Support your lower back

  • Most long flights come with a small pillow perfect for lumbar support. If your flight doesn’t come with one of these, that’s okay. Take that sweater or blanket you packed, roll it up and place it on the arch of your back. If possible, recline your seat to enter full relaxation mode.

Food and Drink

  • At this point in your flight, the flight attendants are probably taking drink orders. Resist the urge to have alcohol and go with plain old H20. Dehydration has been associated with a higher risk of deep vein thrombosis (blood clots). So, drink up, and don’t worry if that means you have to get up to use the restroom, it’s part of your in-flight exercise plan.

Get up and Stretch

  • Remember all that water you drank? Use your bathroom breaks as a time to walk about the cabin and stretch those legs. You didn’t think you could just turn out the lights without exercising, did you? Here are some common stretches you can do in your seat:
    • Foot pumps: Start with your feet on the floor.
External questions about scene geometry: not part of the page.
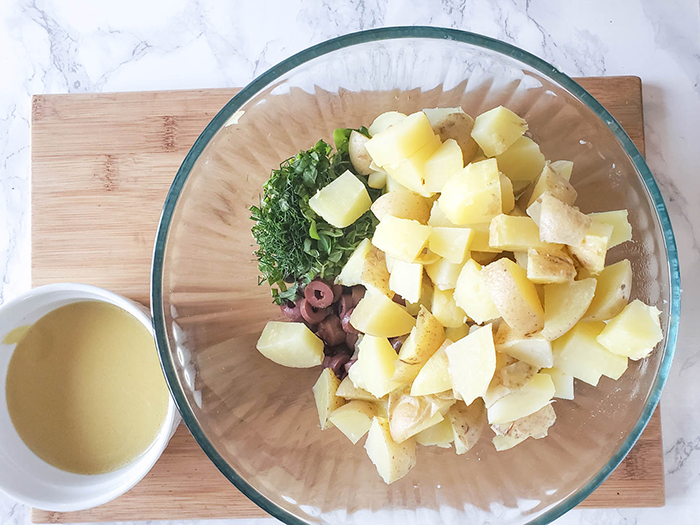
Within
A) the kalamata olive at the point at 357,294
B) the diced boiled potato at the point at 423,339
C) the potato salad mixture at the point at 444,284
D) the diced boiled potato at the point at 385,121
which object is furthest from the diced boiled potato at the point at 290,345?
the diced boiled potato at the point at 385,121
Keep the balls of your feet on the floor and lift your heels up. Hold this pose for at least a few seconds. Then place heels on the floor and lift your toes up. Hold for another few seconds. Repeat this stretch each way a few times.
    • Ankle circles: Lift your feet up off the floor. Make circular motions with your toes from the inside out. Do this for a few seconds. Then switch the direction of the circles, and do it for a few more seconds. Repeat both directions a few more times.
    • Leg lifts: Lift your foot off the floor, straighten your leg as much as you can while keeping your ankle bent and toes pointed upwards. Relax your leg and repeat with the other leg. Repeat this a few more times.


Flying isn’t always the most comfortable, but hopefully, with these tips, you’ll not only get some proper rest, but you can rest easy knowing that you won’t get a blood clot in the meantime. Safe travels!